CONSIGNES:
a. Les affirmations (i), (ii) et (iii) concordent-elles avec le texte sur Marie, Mère de l'Église ? Répondez par oui ou non à chacune et citez tels quels les mots du texte qui tranchent. (i) Paul VI a vénéré Marie sous le vocable de « Mère de l'Église » pendant le concile Vatican II. (ii) Ce vocable a été adopté par un vote du Concile. (iii) Ce vocable fait partie de la Constitution « Lumen Gentium ».
b. D'après le texte sur Marie, Mère de l'Église, dans quel commentaire le Catéchisme de l'Église catholique cite-t-il le vocable « Mère de l'Église » ?
c. Prolongez le texte sur Marie, Mère de l'Église, à partir de sa dernière phrase.

C'est le bienheureux pape Paul VI qui a tenu à vénérer la Vierge Marie sous le vocable de « Mère de l'Église » au cours du concile Vatican II, le 21 novembre 1964, dans son discours d'approbation de la Constitution dogmatique sur l'Église « Lumen Gentium », tout en ne faisant pas partie de celle-ci. De son côté, le Catéchisme de l'Église catholique a intégré officiellement dans la foi catholique ce vocable riche en signification théologique même s'il n'a pas été le résultat d'un vote lors de ce Concile. Le Catéchisme cite ce vocable dans le commentaire de l'article du Credo sur l'Église : « Je crois à la sainte Église catholique ». À la suite de « Lumen Gentium » au chapitre VIII qui situe la Vierge Marie dans le mystère du Christ et de l'Église, le Catéchisme reprend l'expression « Mère de l'Église » dans le contexte de la vie du Sauveur et au cœur de l'Église. Il convient de se souvenir qu'un certain nombre d'évêques conciliaires avaient souhaité un texte sur la Vierge Marie à part entière. Dans le souffle de l'Esprit, les pères conciliaires choisirent de présenter la Vierge Marie plongée dans le mystère du Christ et comme membre éminent de l'Église.

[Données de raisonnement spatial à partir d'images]

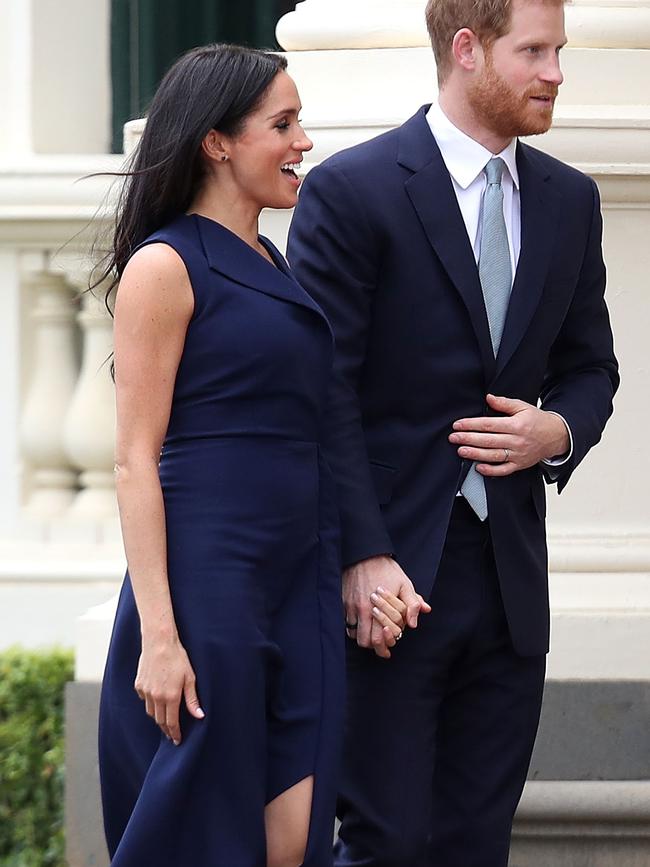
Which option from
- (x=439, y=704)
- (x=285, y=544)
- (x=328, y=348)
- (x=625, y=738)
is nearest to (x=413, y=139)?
(x=328, y=348)

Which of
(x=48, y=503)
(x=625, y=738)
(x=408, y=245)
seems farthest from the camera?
(x=48, y=503)

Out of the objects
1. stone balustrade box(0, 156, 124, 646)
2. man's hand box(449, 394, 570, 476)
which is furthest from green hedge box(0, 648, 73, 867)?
man's hand box(449, 394, 570, 476)

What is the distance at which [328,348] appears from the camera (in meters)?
2.91

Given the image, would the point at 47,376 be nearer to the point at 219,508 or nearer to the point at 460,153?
the point at 460,153

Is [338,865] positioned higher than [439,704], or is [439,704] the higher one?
[439,704]

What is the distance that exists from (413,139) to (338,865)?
125 centimetres

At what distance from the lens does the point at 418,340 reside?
305cm

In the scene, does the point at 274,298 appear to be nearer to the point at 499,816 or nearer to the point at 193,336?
the point at 193,336

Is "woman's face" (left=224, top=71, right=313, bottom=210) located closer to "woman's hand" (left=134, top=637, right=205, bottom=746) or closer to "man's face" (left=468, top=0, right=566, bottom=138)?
"man's face" (left=468, top=0, right=566, bottom=138)

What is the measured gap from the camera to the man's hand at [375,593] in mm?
2953

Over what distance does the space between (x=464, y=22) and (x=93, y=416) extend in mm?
2256

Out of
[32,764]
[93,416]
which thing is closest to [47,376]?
[93,416]

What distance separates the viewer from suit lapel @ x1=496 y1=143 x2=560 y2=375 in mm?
3066

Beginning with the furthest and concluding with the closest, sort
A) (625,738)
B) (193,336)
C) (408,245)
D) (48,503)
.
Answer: (48,503)
(625,738)
(408,245)
(193,336)
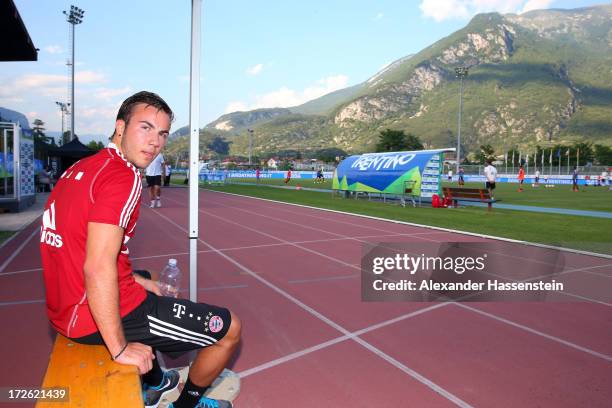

CORRIGÉS:
a.
(i) Oui : « au cours du concile Vatican II, le 21 novembre 1964 ».
(ii) Non : « même s'il n'a pas été le résultat d'un vote lors de ce Concile ».
(iii) Non : « tout en ne faisant pas partie de celle-ci ».

b. Dans le commentaire de l'article du Credo sur l'Église : « Je crois à la sainte Église catholique ».

c.
L'Église, Corps du Christ
Saint Paul, célèbre le Christ « Tête du Corps,
c'est-à-dire de l'Église » (Col 1, 18). Dans son épître aux Colossiens,
l'apôtre des nations appelle l'Église « Corps du Christ » (Col 1,
24). L'image du corps humain avec la tête et ses membres correspond au Christ
total, qui rassemble dans l'unité le Christ, sa Tête, et les chrétiens, ses
membres. Dans son épître aux Corinthiens (1 Co 12, 12.27), saint Paul explique
la dépendance des membres du même corps avec ses différentes fonctions, image
qui s'applique à l'Église, « le Christ répandu et communiqué », selon
la belle formule de Bossuet, où chaque baptisé participe à la vie du Fils de
Dieu en tant que membre vivant de son Corps.
Le Christ ressuscité est devenu inséparable de son
Église. L'Église n'existe qu'unie au Christ, sa Tête. Le Christ et l'Église
forment le Christ total : sa Tête et ses membres. Inutile de parler du
Christ sans son Église. Erreur que d'imaginer l'Église comme existant sans le
Christ.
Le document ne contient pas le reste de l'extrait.